Weiter wurde die Subsidiaritätsklausel der § 100b Abs. 1 Nr. 3 StPO beachtet. Die Erforschung des Sachverhaltes war erkennbar nur durch die gewählte Art der Durchsuchung möglich.

Schließlich wäre eine Maßnahme gemäß § 100b Abs. 1 StPO auch nicht unverhältnismäßig gewesen. Hierbei ist nicht auf die Gesamtmaßnahme, also die Überwachung sämtlicher EncroChat-Mobiltelefone, abzustellen. Vielmehr kommt es allein darauf an, ob unter Berücksichtigung der gegebenen Verdachtslage eine Einzelmaßnahme gegen den jeweiligen Nutzer möglich gewesen wäre.
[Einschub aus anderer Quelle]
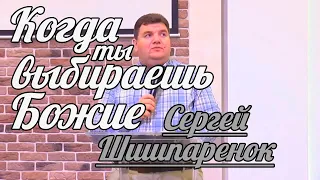 Когда ты выбираешь Божие

Сергей Шишпаренок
cc) Soweit über die Erfüllung der Voraussetzungen des § 100e Abs. 6 StPO hinaus noch Verwertungsverbote zu diskutieren wären, liegen diese - wie bereits gezeigt worden ist - schon der Sache nach weit überwiegend nicht vor. Einzig in der unterlassenen Unterrichtung nach Art. 31 Abs. 1 der Richtlinie 2014/41/EU könnte ein auch für das nationale Recht bedeutsamer Verfahrensverstoß liegen. Insoweit maßgeblich ist aber eine Abwägung zwischen dem Interesse eines Betroffenen an der Einhaltung von Verfahrensvorschriften und dem Interesse der Allgemeinheit an der wirksamen Strafverfolgung der dem Angeklagten vorgeworfenen Delikte (vgl. BGH, Urteil vom 17. Februar 2016 - 2 StR 25/15 -, bei juris). Angesichts des Vorwurfs gravierender Betäubungsmitteldelikte scheidet aber auch nach Auffassung des Senats die Annahme eines Verwertungsverbots aus.

Die Kostenentscheidung beruht auf § 473 Abs. 1 Satz 1 StPO.